The most common and simple answer is time. Faculty do not perceive having the time to invest in creating and regularly updating course materials. However, a group of faculty may be able to achieve more when collaborating than they think.

Currently, at the University I am employed at, the director of my department has found a way to increase the number of new online courses created through a cohort model. This model allows for multiple faculty members to work together, review work, and give suggestions to one another during the course of the design process. Each faculty member is also given a list of individuals within the university that could assist them in various areas – from media productions to library services.

My question is, can this cohort model be applied to the creation of OERs? While it may not be feasible to do this for every online course, could it be used for the required core courses?

Are we really taking full advantage of the talent and the knowledge of our faculty by using commercial textbooks?

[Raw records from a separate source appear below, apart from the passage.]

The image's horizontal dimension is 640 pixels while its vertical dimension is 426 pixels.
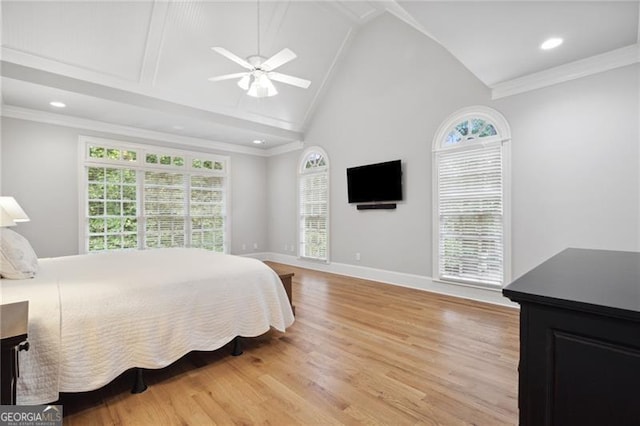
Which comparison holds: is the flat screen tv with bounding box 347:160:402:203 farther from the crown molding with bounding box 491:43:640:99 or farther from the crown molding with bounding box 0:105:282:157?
the crown molding with bounding box 0:105:282:157

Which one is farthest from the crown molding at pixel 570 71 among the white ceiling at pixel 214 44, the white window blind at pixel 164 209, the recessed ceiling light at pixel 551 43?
the white window blind at pixel 164 209

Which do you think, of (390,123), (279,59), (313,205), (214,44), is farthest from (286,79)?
(313,205)

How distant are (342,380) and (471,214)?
9.89 ft

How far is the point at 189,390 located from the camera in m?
2.04

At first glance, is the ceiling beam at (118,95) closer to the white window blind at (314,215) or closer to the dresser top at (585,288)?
the white window blind at (314,215)

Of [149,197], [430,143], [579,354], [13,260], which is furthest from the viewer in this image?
[149,197]

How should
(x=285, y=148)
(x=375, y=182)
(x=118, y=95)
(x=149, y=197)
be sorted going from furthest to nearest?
(x=285, y=148) < (x=149, y=197) < (x=375, y=182) < (x=118, y=95)

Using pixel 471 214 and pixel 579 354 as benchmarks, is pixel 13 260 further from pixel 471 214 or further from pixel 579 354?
pixel 471 214

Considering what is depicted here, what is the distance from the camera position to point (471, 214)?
417cm

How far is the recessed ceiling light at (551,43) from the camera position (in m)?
2.91

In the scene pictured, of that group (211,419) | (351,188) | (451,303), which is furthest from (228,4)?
(451,303)

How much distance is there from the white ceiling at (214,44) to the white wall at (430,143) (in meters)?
0.33

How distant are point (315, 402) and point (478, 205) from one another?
3.35 meters

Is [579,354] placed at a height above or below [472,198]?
below
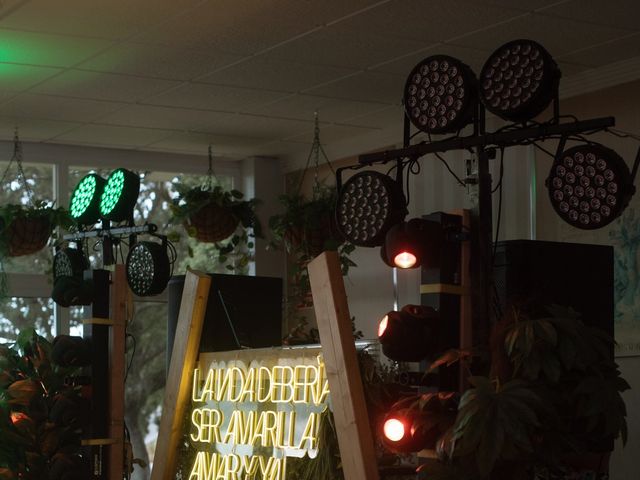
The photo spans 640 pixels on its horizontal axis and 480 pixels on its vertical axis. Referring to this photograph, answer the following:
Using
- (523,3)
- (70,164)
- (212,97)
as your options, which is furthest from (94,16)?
(70,164)

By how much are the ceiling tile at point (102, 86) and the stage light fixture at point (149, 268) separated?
4.23ft

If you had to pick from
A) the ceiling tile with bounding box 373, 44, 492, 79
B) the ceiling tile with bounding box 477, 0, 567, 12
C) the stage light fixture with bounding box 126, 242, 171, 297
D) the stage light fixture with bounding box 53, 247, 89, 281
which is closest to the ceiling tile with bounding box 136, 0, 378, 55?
the ceiling tile with bounding box 477, 0, 567, 12

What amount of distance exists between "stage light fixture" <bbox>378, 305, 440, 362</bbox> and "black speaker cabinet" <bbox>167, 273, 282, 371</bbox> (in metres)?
2.25

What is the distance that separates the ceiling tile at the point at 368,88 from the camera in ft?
23.5

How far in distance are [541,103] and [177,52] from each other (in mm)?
3031

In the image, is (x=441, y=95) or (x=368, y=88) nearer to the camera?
(x=441, y=95)

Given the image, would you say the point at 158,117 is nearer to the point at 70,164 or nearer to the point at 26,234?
the point at 26,234

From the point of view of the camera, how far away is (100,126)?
852cm

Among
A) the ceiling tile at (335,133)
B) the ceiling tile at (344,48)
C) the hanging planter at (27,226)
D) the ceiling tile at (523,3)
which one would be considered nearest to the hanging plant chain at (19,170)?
the hanging planter at (27,226)

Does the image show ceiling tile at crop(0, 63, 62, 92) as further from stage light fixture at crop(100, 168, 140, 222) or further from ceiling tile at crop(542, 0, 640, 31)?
ceiling tile at crop(542, 0, 640, 31)

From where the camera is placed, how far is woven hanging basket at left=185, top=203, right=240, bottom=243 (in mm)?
8688

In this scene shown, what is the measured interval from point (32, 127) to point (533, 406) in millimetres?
5707

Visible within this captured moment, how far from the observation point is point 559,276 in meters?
4.59

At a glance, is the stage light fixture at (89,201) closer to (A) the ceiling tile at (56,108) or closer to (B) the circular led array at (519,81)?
(A) the ceiling tile at (56,108)
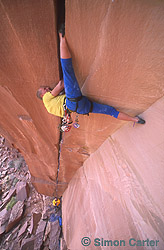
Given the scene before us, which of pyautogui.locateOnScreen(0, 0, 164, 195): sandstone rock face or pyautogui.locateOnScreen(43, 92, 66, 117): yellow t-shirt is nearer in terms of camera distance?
pyautogui.locateOnScreen(0, 0, 164, 195): sandstone rock face

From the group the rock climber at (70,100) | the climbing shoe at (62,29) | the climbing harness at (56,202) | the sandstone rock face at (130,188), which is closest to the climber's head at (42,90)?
the rock climber at (70,100)

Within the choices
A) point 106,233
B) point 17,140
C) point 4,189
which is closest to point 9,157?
point 4,189

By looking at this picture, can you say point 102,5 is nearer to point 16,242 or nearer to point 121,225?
point 121,225

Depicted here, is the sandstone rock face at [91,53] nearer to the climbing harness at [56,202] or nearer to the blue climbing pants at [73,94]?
the blue climbing pants at [73,94]

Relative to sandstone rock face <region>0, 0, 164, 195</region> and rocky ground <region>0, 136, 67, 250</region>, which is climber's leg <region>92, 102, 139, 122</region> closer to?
sandstone rock face <region>0, 0, 164, 195</region>

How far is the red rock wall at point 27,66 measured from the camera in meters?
0.78

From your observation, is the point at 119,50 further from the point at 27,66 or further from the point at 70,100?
the point at 27,66

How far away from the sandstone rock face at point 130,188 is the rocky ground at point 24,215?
1.93 m

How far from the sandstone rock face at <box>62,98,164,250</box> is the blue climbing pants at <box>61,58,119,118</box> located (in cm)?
42

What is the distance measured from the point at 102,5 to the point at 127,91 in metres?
0.67

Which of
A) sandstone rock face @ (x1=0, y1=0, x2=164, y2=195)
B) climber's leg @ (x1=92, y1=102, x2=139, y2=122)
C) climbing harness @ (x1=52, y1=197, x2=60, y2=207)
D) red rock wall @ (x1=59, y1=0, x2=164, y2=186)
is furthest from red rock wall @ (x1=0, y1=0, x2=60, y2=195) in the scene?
climbing harness @ (x1=52, y1=197, x2=60, y2=207)

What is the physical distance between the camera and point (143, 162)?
1122mm

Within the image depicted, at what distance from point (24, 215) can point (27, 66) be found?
4948mm

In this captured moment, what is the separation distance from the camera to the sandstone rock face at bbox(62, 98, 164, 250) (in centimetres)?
95
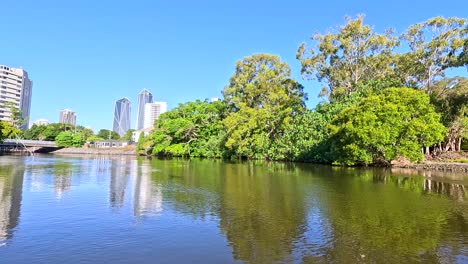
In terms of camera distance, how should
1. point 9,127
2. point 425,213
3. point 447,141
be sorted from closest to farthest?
point 425,213 → point 447,141 → point 9,127

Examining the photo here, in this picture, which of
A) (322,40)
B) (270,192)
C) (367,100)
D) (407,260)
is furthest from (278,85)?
(407,260)

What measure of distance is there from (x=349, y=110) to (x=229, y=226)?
1281 inches

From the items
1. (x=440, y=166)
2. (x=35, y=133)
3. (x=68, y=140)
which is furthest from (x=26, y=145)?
(x=440, y=166)

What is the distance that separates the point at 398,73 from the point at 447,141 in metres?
11.5

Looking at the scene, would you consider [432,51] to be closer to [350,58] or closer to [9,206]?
[350,58]

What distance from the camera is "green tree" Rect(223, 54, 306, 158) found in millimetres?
57375

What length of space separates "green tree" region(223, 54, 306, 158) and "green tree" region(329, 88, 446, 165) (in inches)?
737

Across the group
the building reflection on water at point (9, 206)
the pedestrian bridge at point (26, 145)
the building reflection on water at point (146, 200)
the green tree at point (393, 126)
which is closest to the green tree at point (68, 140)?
the pedestrian bridge at point (26, 145)

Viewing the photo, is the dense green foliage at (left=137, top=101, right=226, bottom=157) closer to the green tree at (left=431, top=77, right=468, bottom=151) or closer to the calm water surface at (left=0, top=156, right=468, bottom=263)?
the green tree at (left=431, top=77, right=468, bottom=151)

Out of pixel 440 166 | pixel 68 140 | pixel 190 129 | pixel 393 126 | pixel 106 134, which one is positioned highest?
pixel 106 134

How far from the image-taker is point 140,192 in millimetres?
19359

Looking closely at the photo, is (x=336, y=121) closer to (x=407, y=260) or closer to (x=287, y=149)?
(x=287, y=149)

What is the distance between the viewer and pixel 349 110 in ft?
135

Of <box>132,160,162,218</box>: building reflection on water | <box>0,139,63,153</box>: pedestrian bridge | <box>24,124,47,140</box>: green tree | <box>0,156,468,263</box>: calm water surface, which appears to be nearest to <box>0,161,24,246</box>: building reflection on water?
<box>0,156,468,263</box>: calm water surface
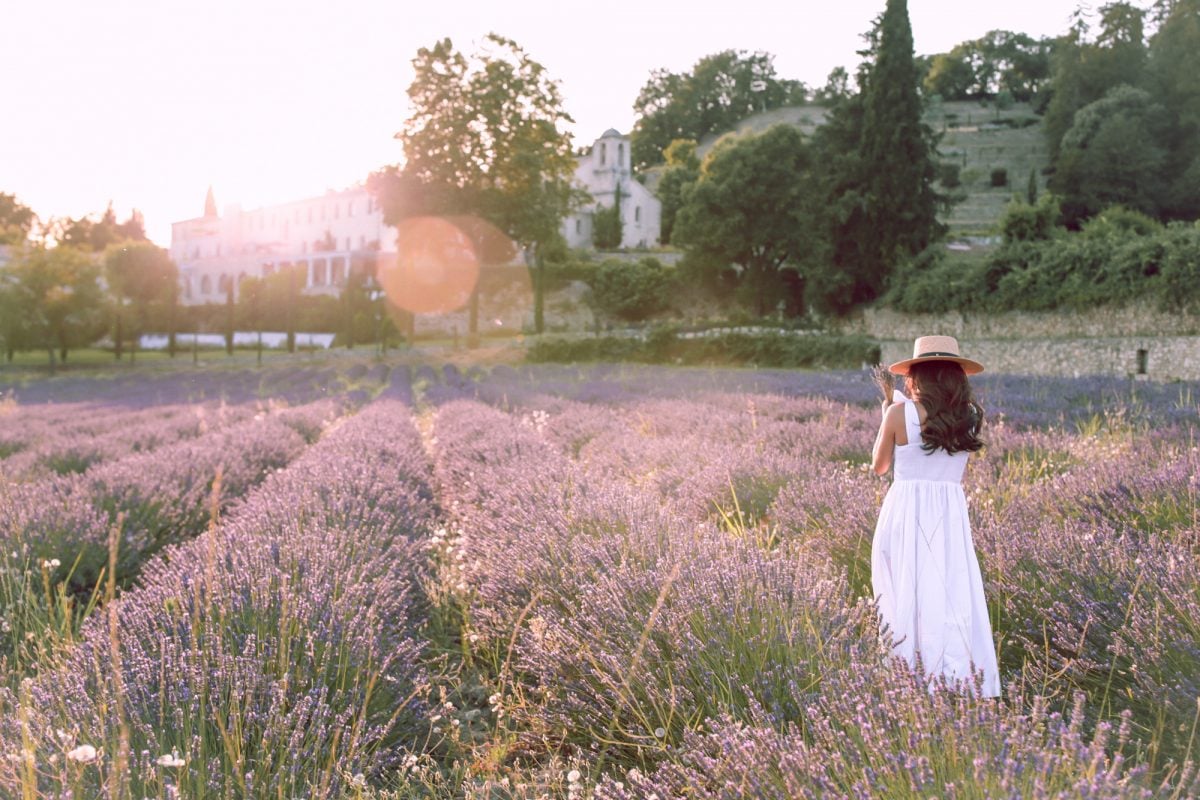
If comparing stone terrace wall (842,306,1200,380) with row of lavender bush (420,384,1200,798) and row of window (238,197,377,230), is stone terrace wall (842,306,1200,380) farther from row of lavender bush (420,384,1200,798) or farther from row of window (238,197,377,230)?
row of window (238,197,377,230)

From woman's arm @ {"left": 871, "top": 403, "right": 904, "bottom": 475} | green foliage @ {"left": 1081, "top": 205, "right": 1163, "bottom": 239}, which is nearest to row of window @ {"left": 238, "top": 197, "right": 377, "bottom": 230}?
green foliage @ {"left": 1081, "top": 205, "right": 1163, "bottom": 239}

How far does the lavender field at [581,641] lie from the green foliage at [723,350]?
22.2 meters

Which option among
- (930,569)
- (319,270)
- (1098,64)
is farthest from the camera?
(319,270)

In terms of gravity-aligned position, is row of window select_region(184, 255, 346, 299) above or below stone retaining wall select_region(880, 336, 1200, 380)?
above

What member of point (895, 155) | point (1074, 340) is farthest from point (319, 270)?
point (1074, 340)

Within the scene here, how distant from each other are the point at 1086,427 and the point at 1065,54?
2220 inches

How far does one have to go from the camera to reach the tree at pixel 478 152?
1363 inches

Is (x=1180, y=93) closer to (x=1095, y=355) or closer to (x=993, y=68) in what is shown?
(x=1095, y=355)

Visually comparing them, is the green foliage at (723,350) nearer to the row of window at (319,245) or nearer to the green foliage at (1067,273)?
the green foliage at (1067,273)

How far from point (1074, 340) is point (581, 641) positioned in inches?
951

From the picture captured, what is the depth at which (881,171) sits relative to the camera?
28.3 meters

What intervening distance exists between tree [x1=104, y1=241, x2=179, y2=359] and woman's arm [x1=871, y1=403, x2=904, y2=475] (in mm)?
47689

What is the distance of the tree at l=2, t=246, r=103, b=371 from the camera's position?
37.4 metres

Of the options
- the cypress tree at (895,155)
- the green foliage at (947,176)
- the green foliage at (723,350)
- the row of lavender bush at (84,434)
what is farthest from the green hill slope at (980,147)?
the row of lavender bush at (84,434)
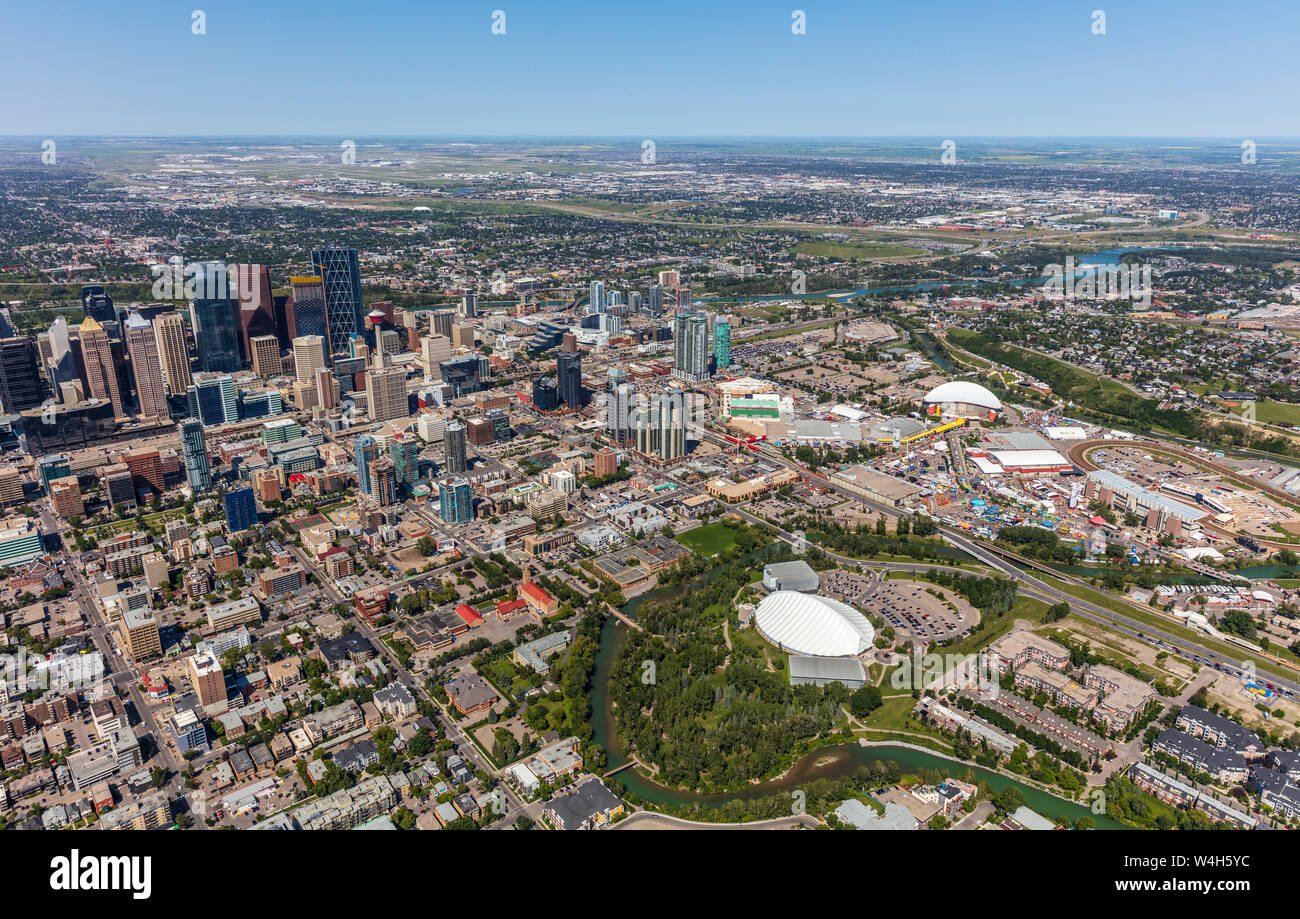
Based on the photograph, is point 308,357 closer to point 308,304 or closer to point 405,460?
point 308,304

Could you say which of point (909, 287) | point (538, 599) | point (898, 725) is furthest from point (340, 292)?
point (909, 287)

I don’t think that we are.

To me, using commercial textbooks is an indication of the priorities of the faculty in that department. While I do not want to demonize or scrutinize those who use commercial textbooks, I do think it is feasible for faculty to come together to design OERs.

As stated in the week 3 lectures in the edX Introduction to Open Education course, Dr. Wiley discusses the idea of incentives and the alignment of incentives. Faculty currently may not see the benefits of using an OER because they are not being “compensated” for their time. However, if students do not have to pay for course materials, it is more likely that students will take more class, and isn’t that the goal of a University? The university does not get paid for adopting commercial textbooks, the university gets paid for students enrolled in courses.

With all of this in mind, is it really that wild of an concept to have faculty come together and create OERs for their courses?